The official Commonwealth and NSW Review into the Sydney Martin Place siege praised the media for a job well done during the rolling coverage of the 16-hour siege. It found the media’s live coverage of this major news story was measured and responsible.

But despite the good job the media did in the Sydney siege it’s still hard to know how press coverage would play out in the immediate aftermath of a mass casualty attack here.

That’s why we should establish a counter-terrorism and media forum to enhance confidence between our security agencies and the media by raising awareness of each other’s responsibilities and identifying ways to improve communication.

Possible subject areas might include media coverage of terrorist incidents like we’ve seen in Paris, Brussels and now Orlando, protective security arrangements for journalists conducting local terrorism reporting, a potential role for the media in counter-terrorism exercises, the protection of operational details of police counter-terrorism operations, and the media’s investigations of social media accounts being used by extremists.

A forum might sponsor training seminars designed to increase technical skills and consider new anti-terrorism legislation that impacts on media activity.

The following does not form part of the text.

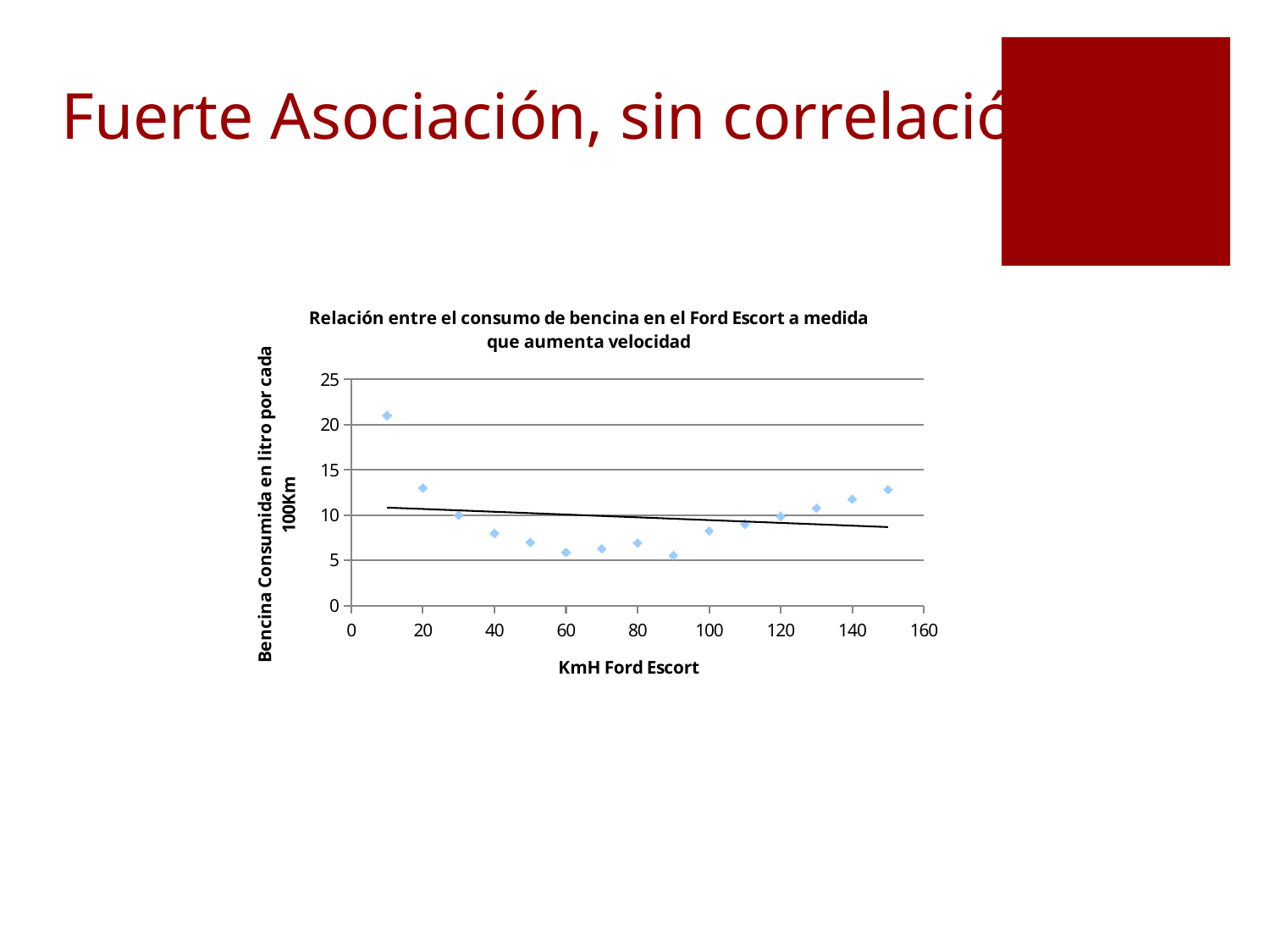
How many data points are plotted in the chart? 15 Is the fuel consumption at 20 KmH greater or less than 10? greater Is the fuel consumption at 90 KmH greater or less than 10? less What is the label of the x axis of the chart? KmH Ford Escort What kind of chart is shown on the slide? Scatter chart Is the fuel consumption at 150 KmH greater or less than 10? greater Do the plotted values rise or fall as speed increases from 10 KmH to 60 KmH? fall Which has higher fuel consumption, 10 KmH or 150 KmH? 10 KmH At which KmH value is the fuel consumption highest? 10 Do the plotted values rise or fall as speed increases from 90 KmH to 150 KmH? rise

It might consider how journalism schools best prepare students with the practical training to cover terrorism acts.

We don’t a need for a specific media code covering terrorism. Current reporting guidelines and existing codes should be drawn upon.

There’s no need either to establish a formal accreditation system for terrorism reporting, as operates for special events where there’s security reasons for limiting access to journalists. Wider accreditation for terrorism reporting isn’t practical: it’s not just specialist reporters that cover terrorism.

The type of individual jihad operation we saw in Orlando, Florida represents the new normal of terrorist attacks in the West.

Since September 2014, when our terror alert level was first raised to ‘probable’, (a terror attack is likely), Australia has experienced three attacks and nine disrupted plots. Sadly, it’s a safe bet that our media will be covering another homegrown attack.

The federal Attorney-General’s Department has responsibility for the national security public information guidelines. They should convene a forum bringing together media representatives and our key security and law enforcement agencies.

Anthony Bergin is deputy director, Australian Strategic Policy Institute.